PROBLEM A - Express the rows that follow the text as a numbered list, leaving out blank lines and including only everything from the line containing "Examining the scene" down to the last of those rows.

TEXT SECTION -
Paxos

Problem When multiple nodes share state, they often need to agree between themselves on a particular value. With Leader and Followers, the leader decides and passes its value to the followers. But if there is no leader, then the nodes need to determine a value themselves. (Even with a leader-follower, they may need to do…

1
Paxos

Problem

When multiple nodes share state, they often need to agree between
themselves on a particular value.
With Leader and Followers, the leader decides and passes its value to the
followers. But if there is no leader, then the nodes need to determine a
value themselves. (Even with a leader-follower, they may need to do this to
elect a leader.)

A leader can ensure replicas safely acquire an update by using
Two Phase Commit, but without a leader we can have competing nodes
attempt to gather a Quorum. This process is further
complicated because any node may fail or disconnect. A node may achieve
quorum on a value, but disconnect before it is able to communicate this
value to the entire cluster.

Solution

The Paxos algorithm was developed by Leslie Lamport,
published in his 1998 paper The
Part-Time Parliament
. Paxos works in three phases to make sure
multiple nodes agree on the same value in spite of partial network or
node failures. The first two phases act to build consensus around a
value, the last phase then communicates that consensus to the remaining
replicas.

  • Prepare phase: establish the latest Generation Clock
    and gather any already accepted values.
  • Accept phase: propose a value for this generation for replicas
    to accept.
  • Commit Phase: let all the replicas know that a value has been chosen.

In the first phase (called prepare phase), the node
proposing a value (called a proposer) contacts all the nodes
in the cluster (called acceptors) and asks them if they will
promise to consider its value. Once a quorum of acceptors return such a
promise, the proposer moves onto the second phase. In the second phase
(called the accept phase) the proposer sends out a proposed
value, if a quorum of nodes accepts this value then the value is
chosen. In the final phase (called the commit
phase
), the proposer can then commit the chosen value to all the
nodes in the cluster.

Flow of the Protocol

Paxos is a difficult protocol to understand. We’ll start by showing
an example of a typical flow of the protocol, and then dig into some of
the details of how it works. We intend this explanation to provide an
intuitive sense of how the protocol works, but not as a comprehensive
description to base an implementation upon.

Here’s a very brief summary of the protocol.

Proposer

Acceptor

Obtains the next generation number from a Generation Clock. Sends a prepare request with this generation
number to all acceptors.

If the generation number of the prepare request is later than
its promised generation variable, it updates its promise generation
with this later value and returns a promise response. If it has already
accepted a proposal it returns this proposal.

When it receives promises from quorum of acceptors, it looks to
see if any of these responses contain accepted values. If so it changes its
own proposed value to that of the returned proposal with the highest
generation number. Sends accept requests to all acceptors with its generation number and
proposed value.

PROBLEM B - Summarize the Paxos text in two sentences.

(Source records)
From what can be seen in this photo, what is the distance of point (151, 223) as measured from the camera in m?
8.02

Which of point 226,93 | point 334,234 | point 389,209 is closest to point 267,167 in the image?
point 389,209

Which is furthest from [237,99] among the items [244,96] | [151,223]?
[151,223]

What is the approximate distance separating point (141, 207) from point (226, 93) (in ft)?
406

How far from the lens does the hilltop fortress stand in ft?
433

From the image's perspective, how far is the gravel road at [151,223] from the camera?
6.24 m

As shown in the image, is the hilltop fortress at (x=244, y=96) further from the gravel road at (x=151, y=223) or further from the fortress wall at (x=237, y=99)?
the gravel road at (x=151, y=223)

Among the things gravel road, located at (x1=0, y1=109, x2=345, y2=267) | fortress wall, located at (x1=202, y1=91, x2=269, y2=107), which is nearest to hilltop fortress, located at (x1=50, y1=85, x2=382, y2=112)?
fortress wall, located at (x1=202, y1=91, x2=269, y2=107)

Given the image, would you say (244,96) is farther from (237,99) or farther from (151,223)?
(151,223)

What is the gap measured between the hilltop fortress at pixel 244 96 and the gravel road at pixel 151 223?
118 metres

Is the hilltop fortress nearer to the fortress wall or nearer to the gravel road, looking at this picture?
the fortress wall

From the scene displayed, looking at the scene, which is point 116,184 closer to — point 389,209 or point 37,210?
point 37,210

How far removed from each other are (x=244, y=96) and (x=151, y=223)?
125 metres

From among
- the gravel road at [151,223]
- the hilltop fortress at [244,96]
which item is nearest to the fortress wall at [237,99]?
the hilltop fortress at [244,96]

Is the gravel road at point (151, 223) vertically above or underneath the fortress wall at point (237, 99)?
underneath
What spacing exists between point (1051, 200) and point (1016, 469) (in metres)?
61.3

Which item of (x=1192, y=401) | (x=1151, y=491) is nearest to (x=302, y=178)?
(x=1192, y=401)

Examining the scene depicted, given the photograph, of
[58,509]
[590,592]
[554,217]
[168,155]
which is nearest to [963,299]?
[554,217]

RESULT A -
1. Examining the scene depicted, given the photograph, of
2. [58,509]
3. [590,592]
4. [554,217]
5. [168,155]
6. which is nearest to [963,299]?
7. [554,217]

RESULT B - When nodes that share state have no leader, they must agree on a value among themselves, and this is complicated because any node may fail or disconnect. Paxos, developed by Leslie Lamport, solves this in three phases: a prepare phase and an accept phase, in which a proposer gathers promises and then acceptance from a quorum of acceptors, and a commit phase, in which the chosen value is communicated to all the nodes in the cluster.